Immediately in the wake of George Floyd’s murder, racial inequities were “at the forefront of people’s mind,” said Katherine Carman, a senior economist at RAND Corporation and one of the research poll’s authors. “As we move away from that, it moves away from the forefront of people’s minds,” Carman said.
“It’s really important that people understand inequities that are faced by people of color, particularly Black and Latino people in America, because if we, as a society, don’t understand those inequities, it’s hard for us to create policies to address inequities,” she noted.

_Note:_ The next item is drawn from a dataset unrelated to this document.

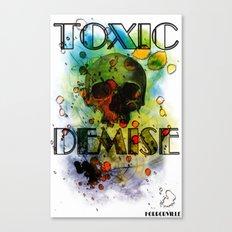 Toxic Demise Canvas Print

Floyd’s murder sparked global demonstrations and corporate denunciations of racial inequality. Now, tracking the billions that companies pledged to address racial divides is “almost impossible to know,” some observers say. Donations tied to social justice soared in June 2020, the month after Floyd’s murder, but then plunged by December 2020, according to one donation platform.
In a different lens, the march to equity has slowed. In 2019, people of color comprised 16.6% of the executive workforce at America’s largest investment firms and in 2020, the figure increased to 17.6%, according to a Congressional report released this week.
Former Minnesota police officer Derek Chauvin, who is white, was sentenced in June to 22 ½ years for the murder of Floyd, who was Black. Chauvin is appealing the case. In another closely-watched case, three white men were convicted last month of murdering Ahmaud Arbery, a Black man.
The survey was taken months ahead of the late November emergence of the omicron variant, but it shows broad support for America to send more COVID-19 vaccines abroad. Around 63% said they supported the country sending out extra vaccine doses to countries in need.